Former Top Diplomat: Assault on Rafah Not Helping Israel or US
It's time to ask some larger questions, Haass says
Debate over whether Israel’s current attack on the city of Rafah in southern Gaza has crossed some “red line” for President Biden is asking the wrong question, according to a prominent expert in foreign affairs and a one-time top State Department official.
Israeli military continues its push into Rafah, despite warnings from the US government and killing dozens of Palestinians.
Israel began its current military operations in Gaza following the October 7, 2023, Hamas attacks.
While more than 1,100 Israelis died on October 7, nearly 37,000 Palestinians have been killed. Most of the Palestinian dead have been young children and women.
One Israeli strike reportedly eliminated two Hamas targets at a cost at least 45 Palestinians their lives and inflicted gruesome injuries on scores of others when the strike ignited a large fire that tore through a nearby encampment.
While the Biden administration on Tuesday expressed sympathy for the Israeli airstrike over the weekend, it signaled it did not violate President Biden's “red line” for the offensive and that the United States would wait for results of a full Israeli investigation before taking any action.
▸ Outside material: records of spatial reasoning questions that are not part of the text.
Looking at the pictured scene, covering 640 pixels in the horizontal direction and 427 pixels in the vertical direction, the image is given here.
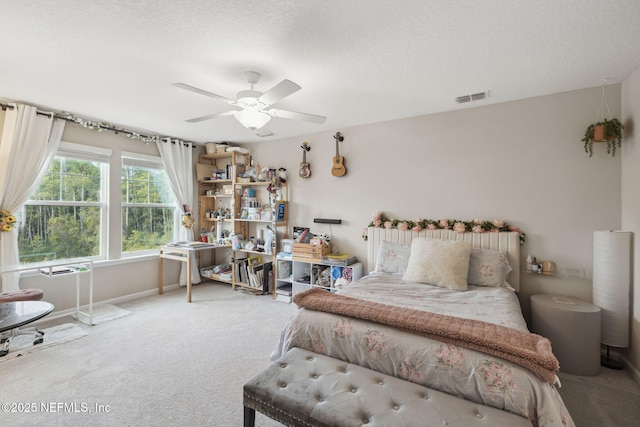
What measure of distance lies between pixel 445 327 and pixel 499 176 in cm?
211

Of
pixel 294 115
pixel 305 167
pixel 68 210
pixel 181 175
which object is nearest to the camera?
pixel 294 115

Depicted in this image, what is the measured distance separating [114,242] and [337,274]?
3122 millimetres

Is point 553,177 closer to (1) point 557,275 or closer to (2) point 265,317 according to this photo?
(1) point 557,275

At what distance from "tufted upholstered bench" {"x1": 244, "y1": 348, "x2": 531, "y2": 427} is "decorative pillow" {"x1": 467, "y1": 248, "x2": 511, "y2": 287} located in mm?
1588

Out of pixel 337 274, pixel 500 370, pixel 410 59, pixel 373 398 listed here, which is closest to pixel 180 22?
pixel 410 59

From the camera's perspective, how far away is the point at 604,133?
2410mm

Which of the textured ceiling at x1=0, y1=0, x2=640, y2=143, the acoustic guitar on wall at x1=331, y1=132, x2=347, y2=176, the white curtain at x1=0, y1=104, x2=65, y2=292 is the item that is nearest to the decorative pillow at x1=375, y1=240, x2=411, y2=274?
the acoustic guitar on wall at x1=331, y1=132, x2=347, y2=176

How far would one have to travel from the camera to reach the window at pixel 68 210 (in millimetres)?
3303

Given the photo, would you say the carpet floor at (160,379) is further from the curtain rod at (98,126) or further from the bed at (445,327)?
the curtain rod at (98,126)

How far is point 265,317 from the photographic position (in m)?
3.46

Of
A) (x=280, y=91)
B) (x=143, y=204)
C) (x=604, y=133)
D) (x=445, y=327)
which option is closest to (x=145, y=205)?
(x=143, y=204)

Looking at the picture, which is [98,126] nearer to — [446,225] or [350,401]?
[350,401]

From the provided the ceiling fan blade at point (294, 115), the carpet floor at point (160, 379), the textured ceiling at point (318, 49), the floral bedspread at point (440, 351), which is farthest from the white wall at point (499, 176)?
the ceiling fan blade at point (294, 115)

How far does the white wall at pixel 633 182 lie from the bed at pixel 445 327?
79cm
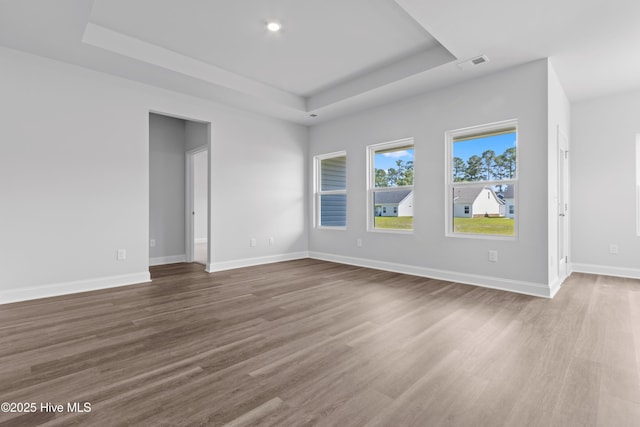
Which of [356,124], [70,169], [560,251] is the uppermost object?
[356,124]

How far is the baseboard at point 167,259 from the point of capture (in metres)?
5.60

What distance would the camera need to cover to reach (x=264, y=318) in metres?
2.78

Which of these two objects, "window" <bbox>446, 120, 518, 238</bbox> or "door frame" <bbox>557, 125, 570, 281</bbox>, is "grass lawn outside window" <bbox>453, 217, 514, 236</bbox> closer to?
"window" <bbox>446, 120, 518, 238</bbox>

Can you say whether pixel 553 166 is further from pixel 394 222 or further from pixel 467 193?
pixel 394 222

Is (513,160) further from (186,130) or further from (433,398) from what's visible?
(186,130)

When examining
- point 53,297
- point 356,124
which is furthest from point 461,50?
point 53,297

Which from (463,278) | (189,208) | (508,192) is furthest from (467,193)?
(189,208)

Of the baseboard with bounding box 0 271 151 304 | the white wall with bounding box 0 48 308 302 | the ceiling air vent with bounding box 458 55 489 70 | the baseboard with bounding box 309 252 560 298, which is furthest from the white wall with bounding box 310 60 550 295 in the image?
the baseboard with bounding box 0 271 151 304

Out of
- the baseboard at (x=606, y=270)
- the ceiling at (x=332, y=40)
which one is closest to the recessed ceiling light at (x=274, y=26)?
the ceiling at (x=332, y=40)

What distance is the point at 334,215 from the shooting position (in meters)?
5.99

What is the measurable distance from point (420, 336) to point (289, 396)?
1210 millimetres

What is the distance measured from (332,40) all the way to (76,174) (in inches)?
133

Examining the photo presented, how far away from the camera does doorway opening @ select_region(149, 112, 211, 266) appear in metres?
5.64

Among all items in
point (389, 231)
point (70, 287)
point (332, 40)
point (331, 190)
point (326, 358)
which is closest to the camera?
point (326, 358)
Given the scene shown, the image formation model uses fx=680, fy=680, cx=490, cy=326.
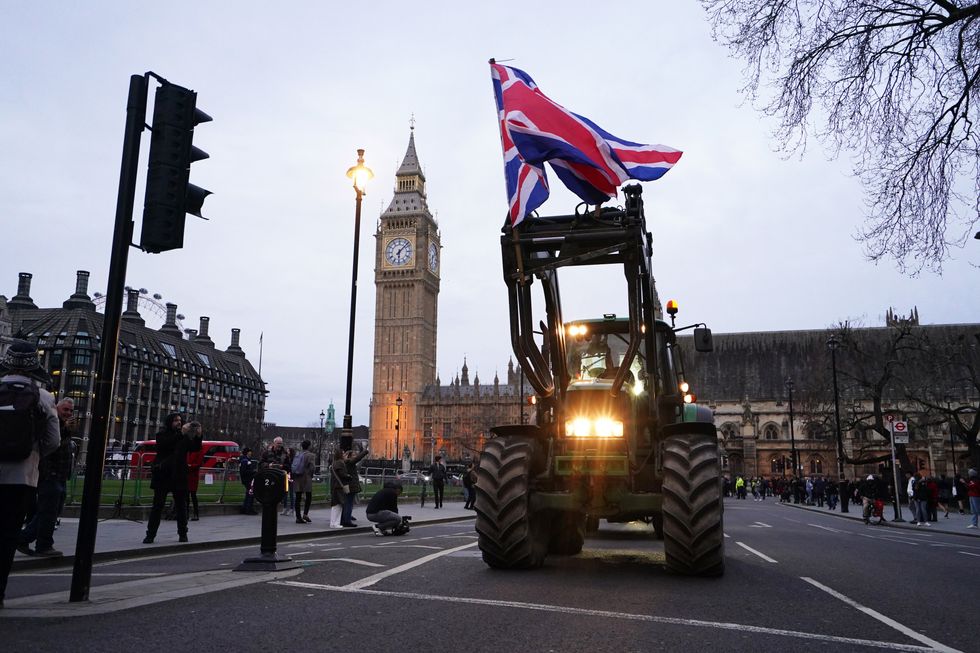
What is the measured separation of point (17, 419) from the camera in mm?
5586

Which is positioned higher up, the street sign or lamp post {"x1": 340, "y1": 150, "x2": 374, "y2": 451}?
lamp post {"x1": 340, "y1": 150, "x2": 374, "y2": 451}

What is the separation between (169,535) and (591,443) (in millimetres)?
8779

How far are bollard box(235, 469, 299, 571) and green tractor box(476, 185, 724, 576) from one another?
2.34 metres

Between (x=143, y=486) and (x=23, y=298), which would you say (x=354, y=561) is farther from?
(x=23, y=298)

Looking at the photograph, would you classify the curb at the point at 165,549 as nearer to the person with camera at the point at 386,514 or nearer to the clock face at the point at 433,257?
the person with camera at the point at 386,514

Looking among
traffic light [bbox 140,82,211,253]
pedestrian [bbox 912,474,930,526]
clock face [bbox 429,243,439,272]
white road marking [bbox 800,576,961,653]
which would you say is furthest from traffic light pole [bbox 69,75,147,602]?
clock face [bbox 429,243,439,272]

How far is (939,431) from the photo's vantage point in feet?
236

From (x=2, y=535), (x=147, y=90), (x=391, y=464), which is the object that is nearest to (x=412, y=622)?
(x=2, y=535)

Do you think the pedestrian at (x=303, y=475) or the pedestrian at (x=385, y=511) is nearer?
the pedestrian at (x=385, y=511)

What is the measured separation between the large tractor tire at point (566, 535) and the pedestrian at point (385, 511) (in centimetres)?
516

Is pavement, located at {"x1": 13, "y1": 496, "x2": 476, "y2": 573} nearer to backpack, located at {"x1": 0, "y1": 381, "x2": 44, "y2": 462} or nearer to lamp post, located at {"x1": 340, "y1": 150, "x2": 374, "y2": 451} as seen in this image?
lamp post, located at {"x1": 340, "y1": 150, "x2": 374, "y2": 451}

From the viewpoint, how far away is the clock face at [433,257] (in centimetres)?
13625

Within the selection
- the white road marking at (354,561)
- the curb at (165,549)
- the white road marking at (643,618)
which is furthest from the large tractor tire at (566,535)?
the curb at (165,549)

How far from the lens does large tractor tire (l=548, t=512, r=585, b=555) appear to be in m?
9.17
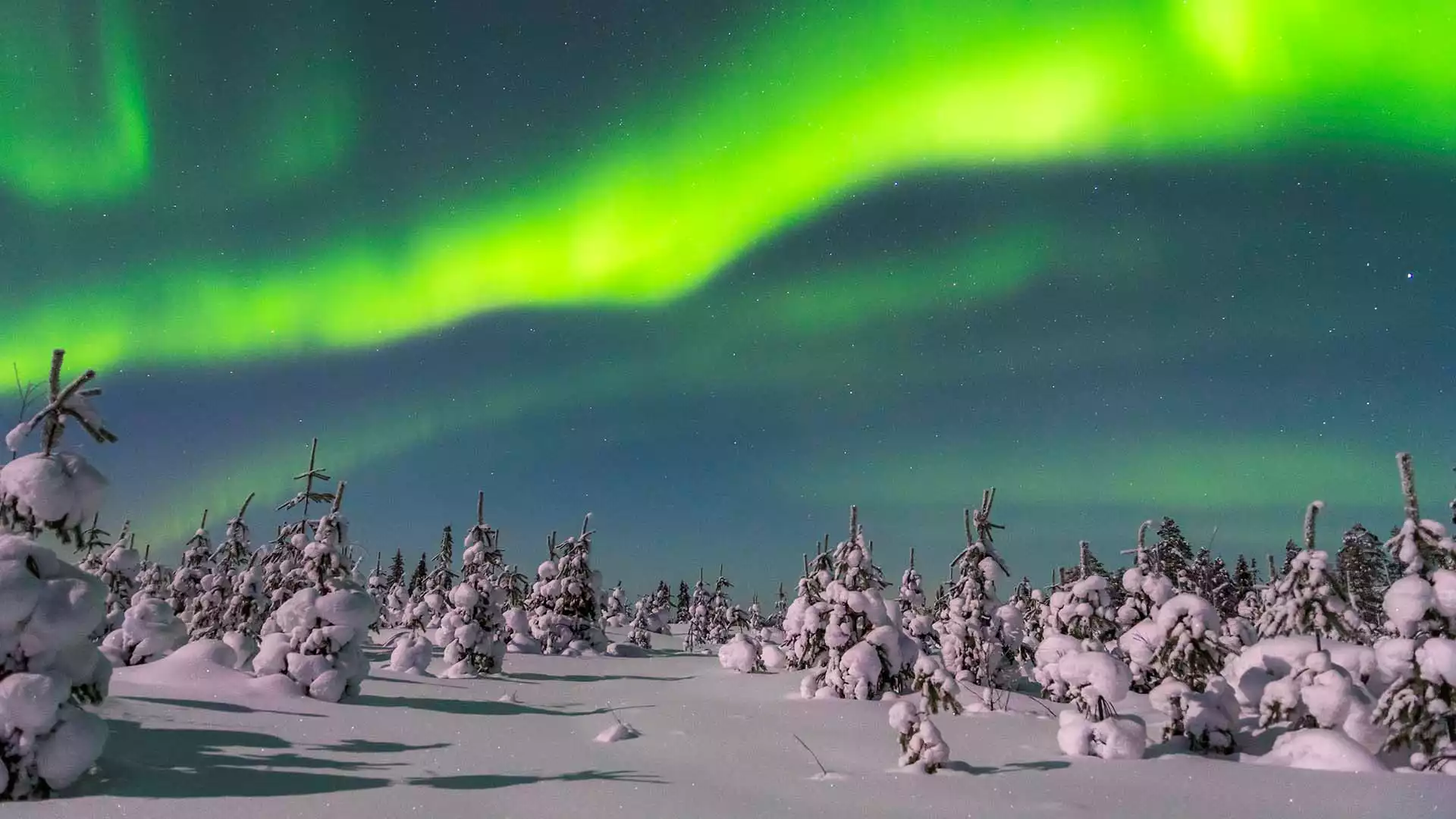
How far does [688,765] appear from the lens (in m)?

Focusing on that so-called “red line” is the wrong topic, according to Richard Haass, former longtime president of the Council on Foreign Relations and a top diplomat and adviser in the State Department during the administration of President George W Bush.
“Israel is obviously decided to continue to degrade Hamas. There’s some major military elements of Hamas left. But here’s the ‘but.’ In the course of doing it, you had this sort of incident the other day where 40-plus innocents got killed,” Haass said Wednesday during an appearance on the MSNBC program, Morning Joe. “That’s inevitable. That’s, as [former defense secretary Donald] Rumsfeld once said, ‘Stuff happens, awful stuff happens, and that sort of thing is going to happen again and again.’
“This further isolates Israel, further builds anti-Israeli feeling in this country and around the world, makes it impossible for the Saudis to normalize [relations], becomes a recruiting tool for future generations of Palestinians. And it still doesn’t solve the problem of what comes next,” he added. “So the question the administration has to ask, it’s not whether Israel crossed the red line, that seems to me too technical, too narrow. The real question is, ‘Is this still wise? Is this worth it? Is this helping Israel? Is this helping the United States?’ So the question is not how Israel’s going about it now, the real question is whether it still makes sense.
“And I think the United States has to really raise the question: Should we be supporting a ceasefire, that the benefits of this Israeli operation don’t outweigh the costs?” Haass said. “Obviously, you’re not going to get any hostages back so long as this gets on and it’s still not going to deal with the fundamental challenge of how to govern Gaza, much less the West Bank. So I actually think the first order question is not this red line issue. I think for the administration is whether to come out publicly against what Israel is doing.”